You will learn how to build and deploy an instance of the Watson Tone Analyser service on IBM Cloud, and access this within your application hosted on IBM Open Liberty. It will be built with Gradle and served up on a front-end web application connected to a Java EE backend, using servlets and CDI.
You will submit sentence(s) to be analysed by Watson into the front-end of the application, which the Java backend will make a GET request to your instance of the Watson Tone Analyser Service. This request returns a JSON representation of the tones identified within the input, and these are formatted and displayed on the front-end web page provided in the tutorial.
This contains information about the tones identified within your input, such as ‘Analytical’, ‘Anger’, ‘Joy’. These are rated from zero to one, and only the tones with scores greater than 0.5 are returned. A score greater than 0.75 indicates a high likelihood that the tone is perceived in the content.
The IBM Watson™ Tone Analyser service uses linguistic analysis to detect emotional and language tones in written text. You can use the service to understand how your written communications are perceived and then to improve the tone of your communications. Businesses can use the service to learn the tone of their customers' communications and to respond to each customer appropriately, or to understand and improve their customer conversations.

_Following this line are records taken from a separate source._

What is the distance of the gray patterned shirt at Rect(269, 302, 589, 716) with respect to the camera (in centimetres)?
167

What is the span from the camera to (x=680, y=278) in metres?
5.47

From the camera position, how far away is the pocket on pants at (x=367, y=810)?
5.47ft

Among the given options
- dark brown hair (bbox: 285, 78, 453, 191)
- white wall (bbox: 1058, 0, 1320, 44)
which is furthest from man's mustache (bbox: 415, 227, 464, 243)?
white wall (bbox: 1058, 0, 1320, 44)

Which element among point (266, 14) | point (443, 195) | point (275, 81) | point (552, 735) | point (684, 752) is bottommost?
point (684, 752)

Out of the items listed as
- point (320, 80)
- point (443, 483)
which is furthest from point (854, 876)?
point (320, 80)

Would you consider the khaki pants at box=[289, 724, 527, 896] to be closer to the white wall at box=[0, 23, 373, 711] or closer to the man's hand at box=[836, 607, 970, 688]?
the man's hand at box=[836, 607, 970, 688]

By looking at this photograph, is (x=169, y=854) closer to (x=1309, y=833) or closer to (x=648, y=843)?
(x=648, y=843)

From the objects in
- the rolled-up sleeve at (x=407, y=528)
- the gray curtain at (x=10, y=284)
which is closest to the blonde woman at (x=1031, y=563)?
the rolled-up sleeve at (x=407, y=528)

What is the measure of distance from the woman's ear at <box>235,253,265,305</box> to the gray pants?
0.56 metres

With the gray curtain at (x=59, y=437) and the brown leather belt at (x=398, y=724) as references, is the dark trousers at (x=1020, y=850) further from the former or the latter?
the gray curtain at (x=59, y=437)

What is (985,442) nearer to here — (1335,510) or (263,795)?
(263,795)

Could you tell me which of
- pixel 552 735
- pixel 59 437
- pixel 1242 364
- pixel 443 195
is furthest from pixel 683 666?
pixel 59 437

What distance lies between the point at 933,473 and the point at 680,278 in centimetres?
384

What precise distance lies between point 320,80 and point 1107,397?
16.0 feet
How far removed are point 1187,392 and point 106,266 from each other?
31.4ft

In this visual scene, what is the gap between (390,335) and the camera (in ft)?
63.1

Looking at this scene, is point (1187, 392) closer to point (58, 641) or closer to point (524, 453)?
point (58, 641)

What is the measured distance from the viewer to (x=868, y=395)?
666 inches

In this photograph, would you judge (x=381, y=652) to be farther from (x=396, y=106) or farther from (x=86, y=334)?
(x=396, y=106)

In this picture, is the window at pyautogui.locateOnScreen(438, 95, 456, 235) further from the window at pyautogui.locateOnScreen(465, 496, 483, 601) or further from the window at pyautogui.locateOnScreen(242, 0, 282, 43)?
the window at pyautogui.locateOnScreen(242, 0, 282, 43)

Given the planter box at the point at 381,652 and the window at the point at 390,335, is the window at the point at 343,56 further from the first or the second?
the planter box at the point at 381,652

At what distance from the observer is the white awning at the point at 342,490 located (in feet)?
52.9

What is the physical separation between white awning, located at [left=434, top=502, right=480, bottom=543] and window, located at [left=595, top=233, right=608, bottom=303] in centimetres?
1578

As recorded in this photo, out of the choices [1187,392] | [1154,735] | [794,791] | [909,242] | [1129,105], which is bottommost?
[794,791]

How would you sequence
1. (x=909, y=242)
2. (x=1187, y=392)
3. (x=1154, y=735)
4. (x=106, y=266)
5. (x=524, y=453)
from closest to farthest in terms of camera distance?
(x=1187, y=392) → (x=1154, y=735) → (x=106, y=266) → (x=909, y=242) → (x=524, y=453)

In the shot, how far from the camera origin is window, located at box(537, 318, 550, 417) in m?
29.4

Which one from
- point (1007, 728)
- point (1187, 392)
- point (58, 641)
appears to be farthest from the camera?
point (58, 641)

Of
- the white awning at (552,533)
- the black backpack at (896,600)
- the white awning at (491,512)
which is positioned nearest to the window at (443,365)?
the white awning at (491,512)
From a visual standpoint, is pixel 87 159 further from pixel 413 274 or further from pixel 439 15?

Follow this link for example use cases and more information about the analyser.
Before you can start this tutorial, you need to create an instance of the Watson Tone Analyser service on your IBM Cloud account.
- Go to the Tone Analyser page in the IBM Cloud Catalogue.
- Sign up for a free IBM Cloud account or login.
- Assign the service name to Tone Analyser Open Liberty.
- Set the region to London.
- Click Create.
- Within your IBM Cloud dashboard, underneath services, select Tone Analyser Open Liberty.
- Select the Manage tab on the left of the screen if it is not already selected.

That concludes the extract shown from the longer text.